#### 任务要求 1:
根据下方关于徐嘉瑞的原文,他在1944年7月被推选担任什么职务?
#### 任务要求 2:
请照抄下方关于徐嘉瑞的原文,从“徐嘉瑞(1895—1977)”一直到“民族解放战争意气风发的投入。”,中间的文字全部照录。

#### 原文:
徐嘉瑞(1895—1977),字梦麟,又字辑五,昆明人。他曾任教于暨南大学、中国公学大学部和复旦大学。从1937年初开始,先后任云南大学的讲师、副教授、教授和文学系系主任等职。抗战胜利后,则在武昌华中大学和昆明师范学院任教。
徐嘉瑞在文艺界的活动,始于五四时期。他是文学研究会会员。从1939年1月起,任中华全国文艺界抗敌协会云南分会理事,1944年7月,被推选为“文协”昆明分会的理事长。新中国成立后,他仍然担任云南省文化教育界的主要领导职务。
徐嘉瑞是文学领域的多面手,在翻译、文艺理论上也多有建树。下面,对他的话剧、诗歌创作和学术论著作简要评介。
徐嘉瑞早在1932年就创作了话剧《我们的时代》,作为“小宇宙丛书”第一种出版,并于1932年、1933年之交在昆明演出(见《民众生活》第43期剑魔的文章)。卢沟桥事变以后,他又有三幕剧《炮声响了》和五幕剧《台湾》问世。
《炮声响了》刊于1937年8—9月的《民国日报》。剧本写的是,1937年7月末,以李登云为首的抗日分会发动群众,动员敌伪的保安队反正以及与敌伪斗争的情景。他们捣毁日军司令部,攻占敌伪的警察署。李登云对众人说:“现在是中国大转身的时候,所以地也震了,山也崩了,地球都要流血,一面是旧中国的灭亡,一面是新中国的诞生。”话剧在隆隆的炮声中,由剧中人“高唱毕业歌,内面音乐队合唱,舞台下面群众合唱”而结束。那抗日的炮声,“真是一部雄壮的音乐,这是中国怒吼的声音!”这反映出作者可贵的政治热情,也表现了人民对神圣的民族解放战争意气风发的投入。
但是,这一剧本在情节安排上有若干可议之处:一个乡村的抗日分会,竟然轻而易举地动员了数以万计的保安队官兵反正;而破坏津浦路也“只须召集当地的代表,马上下了命令,三十分钟集合,三十分钟就可以做完”。这种速胜论思想是当时相当一部分人的倾向。此外,7月28日的中午或晚上,汉奸古立三还在通县领日兵来搜查(古曾任上海卫戍司令部的军需处长,带兵搜查,似不合他的“身份”),而第二天上午,他却在上海的咖啡店里了。根据当时的交通条件,在时间上就存在破绽。剧本在处理这些情节时,显然没有经过仔细推敲。

#### 数据材料:
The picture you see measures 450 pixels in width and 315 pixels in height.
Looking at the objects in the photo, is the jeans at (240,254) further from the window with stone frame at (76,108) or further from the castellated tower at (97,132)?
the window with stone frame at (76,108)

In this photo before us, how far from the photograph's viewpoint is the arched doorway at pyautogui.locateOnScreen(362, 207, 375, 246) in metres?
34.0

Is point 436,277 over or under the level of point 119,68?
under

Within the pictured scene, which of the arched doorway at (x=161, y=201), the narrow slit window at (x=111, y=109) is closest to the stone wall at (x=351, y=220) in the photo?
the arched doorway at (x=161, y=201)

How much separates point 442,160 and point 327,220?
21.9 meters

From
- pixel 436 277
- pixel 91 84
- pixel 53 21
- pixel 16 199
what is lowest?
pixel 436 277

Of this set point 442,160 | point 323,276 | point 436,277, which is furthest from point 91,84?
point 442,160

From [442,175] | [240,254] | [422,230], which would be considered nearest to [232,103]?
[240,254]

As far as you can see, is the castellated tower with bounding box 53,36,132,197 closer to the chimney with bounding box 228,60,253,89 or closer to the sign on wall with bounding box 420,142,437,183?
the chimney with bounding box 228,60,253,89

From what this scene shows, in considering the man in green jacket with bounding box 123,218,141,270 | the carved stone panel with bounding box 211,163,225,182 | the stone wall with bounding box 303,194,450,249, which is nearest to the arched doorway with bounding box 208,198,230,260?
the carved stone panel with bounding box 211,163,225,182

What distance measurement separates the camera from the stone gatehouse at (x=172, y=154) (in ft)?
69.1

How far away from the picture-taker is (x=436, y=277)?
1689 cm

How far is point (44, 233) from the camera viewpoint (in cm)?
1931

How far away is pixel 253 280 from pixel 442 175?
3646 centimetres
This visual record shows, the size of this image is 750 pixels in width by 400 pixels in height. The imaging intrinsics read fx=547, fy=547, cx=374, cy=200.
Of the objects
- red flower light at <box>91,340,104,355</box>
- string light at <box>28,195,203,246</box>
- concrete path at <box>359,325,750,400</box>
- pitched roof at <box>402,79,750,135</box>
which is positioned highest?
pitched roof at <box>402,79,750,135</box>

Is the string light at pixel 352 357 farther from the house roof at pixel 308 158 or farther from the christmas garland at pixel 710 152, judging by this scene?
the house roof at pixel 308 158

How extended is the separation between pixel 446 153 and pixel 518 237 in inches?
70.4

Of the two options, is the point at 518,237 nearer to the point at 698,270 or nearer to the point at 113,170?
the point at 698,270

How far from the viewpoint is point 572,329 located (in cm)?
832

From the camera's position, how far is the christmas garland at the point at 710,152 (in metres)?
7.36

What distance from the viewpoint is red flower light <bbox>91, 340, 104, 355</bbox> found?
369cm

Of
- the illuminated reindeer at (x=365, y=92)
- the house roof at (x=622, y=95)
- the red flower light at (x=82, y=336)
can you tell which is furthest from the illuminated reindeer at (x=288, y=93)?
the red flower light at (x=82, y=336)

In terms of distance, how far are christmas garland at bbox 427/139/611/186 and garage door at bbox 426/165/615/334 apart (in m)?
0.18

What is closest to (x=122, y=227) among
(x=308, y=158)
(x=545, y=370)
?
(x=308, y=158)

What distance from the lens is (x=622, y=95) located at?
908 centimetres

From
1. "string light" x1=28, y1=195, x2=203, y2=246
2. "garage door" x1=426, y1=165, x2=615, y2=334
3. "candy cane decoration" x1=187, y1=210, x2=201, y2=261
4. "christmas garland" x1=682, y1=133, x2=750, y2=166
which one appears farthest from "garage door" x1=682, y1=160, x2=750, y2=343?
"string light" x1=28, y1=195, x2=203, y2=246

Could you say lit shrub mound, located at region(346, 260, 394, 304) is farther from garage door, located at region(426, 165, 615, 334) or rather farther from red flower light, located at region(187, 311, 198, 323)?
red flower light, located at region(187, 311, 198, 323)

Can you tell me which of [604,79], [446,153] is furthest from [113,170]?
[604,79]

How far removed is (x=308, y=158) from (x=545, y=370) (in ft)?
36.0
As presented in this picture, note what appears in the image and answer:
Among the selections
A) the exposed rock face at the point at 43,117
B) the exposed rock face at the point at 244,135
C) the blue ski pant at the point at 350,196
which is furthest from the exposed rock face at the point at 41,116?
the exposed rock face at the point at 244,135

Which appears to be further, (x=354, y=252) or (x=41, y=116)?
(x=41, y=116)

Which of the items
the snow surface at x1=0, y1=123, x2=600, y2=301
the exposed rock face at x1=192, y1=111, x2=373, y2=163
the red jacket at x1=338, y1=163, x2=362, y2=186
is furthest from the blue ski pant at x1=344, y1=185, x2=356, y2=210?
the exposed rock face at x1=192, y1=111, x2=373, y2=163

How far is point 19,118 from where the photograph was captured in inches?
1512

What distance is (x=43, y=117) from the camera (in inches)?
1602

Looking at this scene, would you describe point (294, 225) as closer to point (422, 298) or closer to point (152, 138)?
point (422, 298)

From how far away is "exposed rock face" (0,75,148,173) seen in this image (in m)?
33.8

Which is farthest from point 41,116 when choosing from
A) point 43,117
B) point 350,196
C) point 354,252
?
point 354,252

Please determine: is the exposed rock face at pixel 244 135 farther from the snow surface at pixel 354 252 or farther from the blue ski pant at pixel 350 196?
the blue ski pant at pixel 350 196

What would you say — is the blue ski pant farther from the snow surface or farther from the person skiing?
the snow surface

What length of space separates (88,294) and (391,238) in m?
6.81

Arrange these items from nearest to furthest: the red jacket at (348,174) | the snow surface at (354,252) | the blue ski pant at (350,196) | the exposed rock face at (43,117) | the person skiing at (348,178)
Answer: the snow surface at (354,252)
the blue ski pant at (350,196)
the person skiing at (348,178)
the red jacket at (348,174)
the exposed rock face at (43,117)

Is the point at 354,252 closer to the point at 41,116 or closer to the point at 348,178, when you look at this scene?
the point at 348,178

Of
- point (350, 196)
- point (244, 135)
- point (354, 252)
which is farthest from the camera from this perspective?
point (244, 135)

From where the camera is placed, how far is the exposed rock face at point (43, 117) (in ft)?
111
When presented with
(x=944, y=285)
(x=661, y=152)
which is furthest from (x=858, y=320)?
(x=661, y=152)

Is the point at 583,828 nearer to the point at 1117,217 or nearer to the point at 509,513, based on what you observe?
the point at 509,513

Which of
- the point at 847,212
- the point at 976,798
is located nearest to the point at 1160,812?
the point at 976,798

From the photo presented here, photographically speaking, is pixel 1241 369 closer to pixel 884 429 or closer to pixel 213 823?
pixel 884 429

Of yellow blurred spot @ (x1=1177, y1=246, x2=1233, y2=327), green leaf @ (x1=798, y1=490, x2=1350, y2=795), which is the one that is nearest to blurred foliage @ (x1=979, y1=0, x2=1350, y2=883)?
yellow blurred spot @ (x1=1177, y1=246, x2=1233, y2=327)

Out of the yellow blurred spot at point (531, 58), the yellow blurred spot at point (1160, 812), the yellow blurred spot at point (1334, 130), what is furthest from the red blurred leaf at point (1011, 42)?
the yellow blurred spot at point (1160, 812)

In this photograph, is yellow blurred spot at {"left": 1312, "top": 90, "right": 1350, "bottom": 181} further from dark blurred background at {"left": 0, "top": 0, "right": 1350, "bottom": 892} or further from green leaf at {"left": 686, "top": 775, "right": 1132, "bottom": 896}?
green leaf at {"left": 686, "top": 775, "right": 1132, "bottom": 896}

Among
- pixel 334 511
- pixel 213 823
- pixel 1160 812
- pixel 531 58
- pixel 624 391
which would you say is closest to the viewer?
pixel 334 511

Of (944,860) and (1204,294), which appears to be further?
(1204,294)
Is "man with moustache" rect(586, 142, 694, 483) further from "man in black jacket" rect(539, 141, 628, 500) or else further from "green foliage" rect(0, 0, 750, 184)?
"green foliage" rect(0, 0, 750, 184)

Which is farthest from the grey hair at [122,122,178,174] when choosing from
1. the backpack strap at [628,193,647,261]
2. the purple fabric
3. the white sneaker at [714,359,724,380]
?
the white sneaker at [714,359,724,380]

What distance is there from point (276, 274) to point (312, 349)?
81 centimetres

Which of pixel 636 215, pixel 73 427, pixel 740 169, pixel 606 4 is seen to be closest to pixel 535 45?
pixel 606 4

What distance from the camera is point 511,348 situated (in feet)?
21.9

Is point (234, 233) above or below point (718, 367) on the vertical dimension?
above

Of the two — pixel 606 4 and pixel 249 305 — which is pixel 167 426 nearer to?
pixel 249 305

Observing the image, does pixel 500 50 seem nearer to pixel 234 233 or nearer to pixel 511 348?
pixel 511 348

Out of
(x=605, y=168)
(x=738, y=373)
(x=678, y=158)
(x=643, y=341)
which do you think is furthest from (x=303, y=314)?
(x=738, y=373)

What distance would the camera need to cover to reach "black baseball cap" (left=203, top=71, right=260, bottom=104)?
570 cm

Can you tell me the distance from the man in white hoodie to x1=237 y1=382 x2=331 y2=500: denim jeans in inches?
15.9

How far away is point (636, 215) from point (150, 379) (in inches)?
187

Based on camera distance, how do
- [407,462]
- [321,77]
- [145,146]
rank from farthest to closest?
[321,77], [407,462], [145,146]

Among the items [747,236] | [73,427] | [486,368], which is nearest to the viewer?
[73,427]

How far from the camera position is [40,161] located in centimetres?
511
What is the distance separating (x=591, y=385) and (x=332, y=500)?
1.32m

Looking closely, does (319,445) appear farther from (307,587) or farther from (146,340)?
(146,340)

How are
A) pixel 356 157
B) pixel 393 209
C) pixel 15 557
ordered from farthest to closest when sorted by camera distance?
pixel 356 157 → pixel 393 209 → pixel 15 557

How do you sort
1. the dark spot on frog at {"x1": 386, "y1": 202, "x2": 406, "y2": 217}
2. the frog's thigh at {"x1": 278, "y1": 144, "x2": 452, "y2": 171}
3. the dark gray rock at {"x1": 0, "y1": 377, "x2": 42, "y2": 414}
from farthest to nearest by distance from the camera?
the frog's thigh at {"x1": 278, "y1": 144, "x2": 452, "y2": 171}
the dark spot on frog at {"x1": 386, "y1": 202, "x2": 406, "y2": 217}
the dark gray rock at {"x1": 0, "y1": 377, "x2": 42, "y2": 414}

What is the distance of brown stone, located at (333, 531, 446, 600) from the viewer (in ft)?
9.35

#### 书面解答 1:
“文协”昆明分会的理事长。

#### 书面解答 2:
徐嘉瑞(1895—1977),字梦麟,又字辑五,昆明人。他曾任教于暨南大学、中国公学大学部和复旦大学。从1937年初开始,先后任云南大学的讲师、副教授、教授和文学系系主任等职。抗战胜利后,则在武昌华中大学和昆明师范学院任教。
徐嘉瑞在文艺界的活动,始于五四时期。他是文学研究会会员。从1939年1月起,任中华全国文艺界抗敌协会云南分会理事,1944年7月,被推选为“文协”昆明分会的理事长。新中国成立后,他仍然担任云南省文化教育界的主要领导职务。
徐嘉瑞是文学领域的多面手,在翻译、文艺理论上也多有建树。下面,对他的话剧、诗歌创作和学术论著作简要评介。
徐嘉瑞早在1932年就创作了话剧《我们的时代》,作为“小宇宙丛书”第一种出版,并于1932年、1933年之交在昆明演出(见《民众生活》第43期剑魔的文章)。卢沟桥事变以后,他又有三幕剧《炮声响了》和五幕剧《台湾》问世。
《炮声响了》刊于1937年8—9月的《民国日报》。剧本写的是,1937年7月末,以李登云为首的抗日分会发动群众,动员敌伪的保安队反正以及与敌伪斗争的情景。他们捣毁日军司令部,攻占敌伪的警察署。李登云对众人说:“现在是中国大转身的时候,所以地也震了,山也崩了,地球都要流血,一面是旧中国的灭亡,一面是新中国的诞生。”话剧在隆隆的炮声中,由剧中人“高唱毕业歌,内面音乐队合唱,舞台下面群众合唱”而结束。那抗日的炮声,“真是一部雄壮的音乐,这是中国怒吼的声音!”这反映出作者可贵的政治热情,也表现了人民对神圣的民族解放战争意气风发的投入。